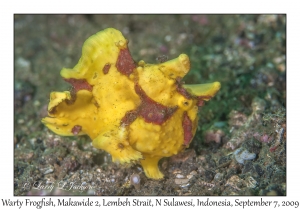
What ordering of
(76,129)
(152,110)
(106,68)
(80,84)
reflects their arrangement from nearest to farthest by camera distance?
(152,110) < (106,68) < (80,84) < (76,129)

## Problem to work on
Set down every one of the records above word for word, leaving out the pictures.

## Answer to the task
What ordering of
(76,129)
(152,110)
(106,68)
(80,84)
reflects their arrangement from nearest to farthest by camera distance?
(152,110) < (106,68) < (80,84) < (76,129)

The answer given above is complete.